Será preciso, agora, redesenhar as forças, repaginar tudo, desbozificar suas estruturas,  enxugar ao máximo o orçamento e destinar-lhes outras tarefas, as de que realmente necessitamos para melhorar a vida dos brasileiros, dos povos originários aos povos de hoje, todos migrantes que aqui chegaram ao longo da história, vindos de onde suas famílias não tinham mais o que comer nos seus países de origem e aqui fizeram suas vidas, assentando-se sobre as terras dos outros que aqui viviam havia séculos e eram os verdadeiros e únicos donos do que os invasores portugueses chamaram de Brasil.

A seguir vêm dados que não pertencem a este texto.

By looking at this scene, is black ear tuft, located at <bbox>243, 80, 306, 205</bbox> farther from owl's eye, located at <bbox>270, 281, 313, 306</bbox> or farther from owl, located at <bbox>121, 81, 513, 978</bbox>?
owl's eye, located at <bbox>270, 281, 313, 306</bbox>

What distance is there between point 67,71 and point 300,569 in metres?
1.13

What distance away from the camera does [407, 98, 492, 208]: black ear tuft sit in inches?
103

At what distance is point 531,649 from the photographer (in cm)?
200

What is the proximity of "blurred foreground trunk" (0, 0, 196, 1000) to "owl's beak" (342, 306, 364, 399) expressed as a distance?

Não sei se o governo Lula terá força para isso, mas alguém precisa começar e dois dos novos ministérios criados estão aí justamente para isso, o da negritude e o dos povos originários. Ser amigo dos negros e dos “índios” nos recolocaria de volta às raízes que o mato-grossense Cândido Mariano da Silva Rondon plantou enquanto viveu, de 1865 a 1958.

Esse ilustre militar me faz pensar que se houvesse um único general de sua estirpe no Brasil de hoje, não estaríamos vendo a barbárie genocida que se instalou nas terras Ianomâmis de 2019 para cá.

Francamente, o Brasil é um país de desgraçados. Palavra que emprego com todos os sentidos que ela tem ou possa ter. País em que os heróis do passado não tiveram sucessores e jazem em nossa memória como seres de outro mundo.

 Nelson Merlin é jornalista aposentado.